The pension plan’s strategy to reduce GP relationships to a core group has not delivered the benefits it expected.

The California Public Employees’ Retirement System‘s 2011 plan to reduce the list of its core private equity managers has failed to deliver intended improvements, according to Monday’s investment committee meeting.

CalPERS’ so-called ‘core 30’ is the pension plan’s list of private equity managers that was formed as part of a five-year strategic programme to reduce complexity and the cost of managing the portfolio. It was intended to allow CalPERS to take advantage of a broad range of investment opportunities such as co-investments and customised accounts.

However, some of these goals have not materialised, prompting questions around the future of the core 30 from CalPERS’ PE consultant Meketa Investment Group and some of its board members.

Meketa noted in its annual review that portfolio complexity and monitoring intensity as measured by the number of capital transactions and amendment requests has not diminished. It also pointed said CalPERS “has not benefited from meaningful fee reductions that were not available to similarly situated limited partners”.

In addition, CalPERS has not been pursuing co-investment opportunities and discussions about separate accounts have not led to commitments. It has also struggled in deploying larger amounts of capital with fewer managers as planned.

“We’re not seeing the kind of partnership opportunities where there’s co-investments and separate accounts that can be taken advantage of,” Steven Hartt, a principal with Meketa, told the CalPERS’ board members during Monday’s meeting.

“In some cases, it might be a little of how a number of these large managers tend to want to do their partnership activities. What I mean is there can be groups like Blackstone or Carlyle that look to do partnership activities across a number of asset classes as opposed to just private equity and working with CalPERS to do those kinds of activities across multiple asset classes can be a little complex.”

Meketa’s mixed review of CalPERS’ core 30 prompted several questions from board members.

Betty Yee, California’s state controller, asked whether the concept should be dropped or whether CalPERS could expand the list.

Hartt replied that the investment staff has a process to alter the list and has considered other managers. “From what I’ve heard from staff more recently is that they would look to have some more than just 30 managers on their list,” he said. “I don’t think there’s been a decision as to exactly how many, but I know that other plans do have a larger set.”

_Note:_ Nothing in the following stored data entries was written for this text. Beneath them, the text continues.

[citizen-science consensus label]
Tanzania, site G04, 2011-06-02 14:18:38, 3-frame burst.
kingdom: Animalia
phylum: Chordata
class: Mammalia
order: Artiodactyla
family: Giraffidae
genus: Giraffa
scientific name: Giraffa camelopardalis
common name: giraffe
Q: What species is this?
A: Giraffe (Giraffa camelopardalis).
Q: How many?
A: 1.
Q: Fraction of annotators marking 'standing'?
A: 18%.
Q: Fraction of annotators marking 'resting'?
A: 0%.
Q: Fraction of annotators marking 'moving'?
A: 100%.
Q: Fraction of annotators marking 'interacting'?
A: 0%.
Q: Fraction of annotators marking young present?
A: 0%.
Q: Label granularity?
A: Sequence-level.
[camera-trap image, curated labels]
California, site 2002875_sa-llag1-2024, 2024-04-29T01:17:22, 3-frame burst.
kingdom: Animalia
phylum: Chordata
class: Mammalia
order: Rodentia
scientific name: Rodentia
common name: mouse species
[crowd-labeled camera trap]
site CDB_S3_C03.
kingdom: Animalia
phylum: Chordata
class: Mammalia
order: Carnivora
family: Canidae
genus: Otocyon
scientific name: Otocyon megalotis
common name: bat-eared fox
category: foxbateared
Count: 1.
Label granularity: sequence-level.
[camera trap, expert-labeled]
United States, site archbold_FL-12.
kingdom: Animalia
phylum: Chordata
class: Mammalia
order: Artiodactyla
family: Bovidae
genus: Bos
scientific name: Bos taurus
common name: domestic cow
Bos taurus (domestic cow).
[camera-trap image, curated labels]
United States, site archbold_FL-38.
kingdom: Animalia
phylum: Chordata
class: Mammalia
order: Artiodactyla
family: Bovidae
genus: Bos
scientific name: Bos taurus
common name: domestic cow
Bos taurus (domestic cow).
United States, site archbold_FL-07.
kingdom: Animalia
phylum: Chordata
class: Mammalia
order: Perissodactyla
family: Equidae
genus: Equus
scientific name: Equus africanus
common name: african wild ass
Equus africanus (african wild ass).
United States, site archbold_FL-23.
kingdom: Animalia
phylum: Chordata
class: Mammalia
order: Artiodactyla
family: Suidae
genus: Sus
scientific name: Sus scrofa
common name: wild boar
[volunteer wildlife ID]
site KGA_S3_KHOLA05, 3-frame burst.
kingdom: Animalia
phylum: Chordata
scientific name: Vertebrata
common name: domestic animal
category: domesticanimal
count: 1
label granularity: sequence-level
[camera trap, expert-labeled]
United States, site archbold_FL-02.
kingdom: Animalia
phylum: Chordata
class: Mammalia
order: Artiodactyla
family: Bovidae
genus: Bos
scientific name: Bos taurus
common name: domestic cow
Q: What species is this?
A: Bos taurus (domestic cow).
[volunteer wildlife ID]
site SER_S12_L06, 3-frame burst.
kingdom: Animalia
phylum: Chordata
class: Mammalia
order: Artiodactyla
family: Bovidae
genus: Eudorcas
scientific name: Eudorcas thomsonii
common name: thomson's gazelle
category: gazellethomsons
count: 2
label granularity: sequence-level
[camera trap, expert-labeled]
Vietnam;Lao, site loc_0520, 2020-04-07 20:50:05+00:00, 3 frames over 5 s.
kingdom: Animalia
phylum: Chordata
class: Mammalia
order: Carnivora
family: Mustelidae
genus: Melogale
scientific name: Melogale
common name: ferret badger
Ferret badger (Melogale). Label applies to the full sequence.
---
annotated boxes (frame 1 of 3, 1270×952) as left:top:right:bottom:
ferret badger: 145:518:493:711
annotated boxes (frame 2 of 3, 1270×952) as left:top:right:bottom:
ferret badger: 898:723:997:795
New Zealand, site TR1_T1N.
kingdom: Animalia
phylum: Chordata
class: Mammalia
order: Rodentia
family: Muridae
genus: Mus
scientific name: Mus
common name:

Priya Mathur, a board member, asked Hartt what he considers the right level of concentration versus diversification in the PE portfolio of very large and smaller buyout funds. “Do you have a sense of what that sweet spot might be for an organisation of our size?” she asked.

Hartt said that Meketa and the investment staff need to do some more research to come up with an answer, but he also said that commitments to small buyout firms wouldn’t move the needle much unless there were hundreds done.

If CalPERS decides to take advantage of co-investments it should ensure its private equity underwriting team gains experience in the field, Hartt added.

“In terms of staffing to be able to execute that, what I have seen now is that there are just a few members of the team, the underwriting team, that have experience in doing co-investments,” he said. “I would think that in order to do more co-investments that more staff should be able to have experience in doing that, whether that is a training and mentorship programme within CalPERS, whether it’s going out to other groups, lots of different ways to do that.”

The board asked Meketa and CalPERS’ investment staff to study possibilities to refine its core 30 list and assess its ideal size.

CalPERS’ net asset value for its private equity portfolio was $25.9 billion as of 30 June.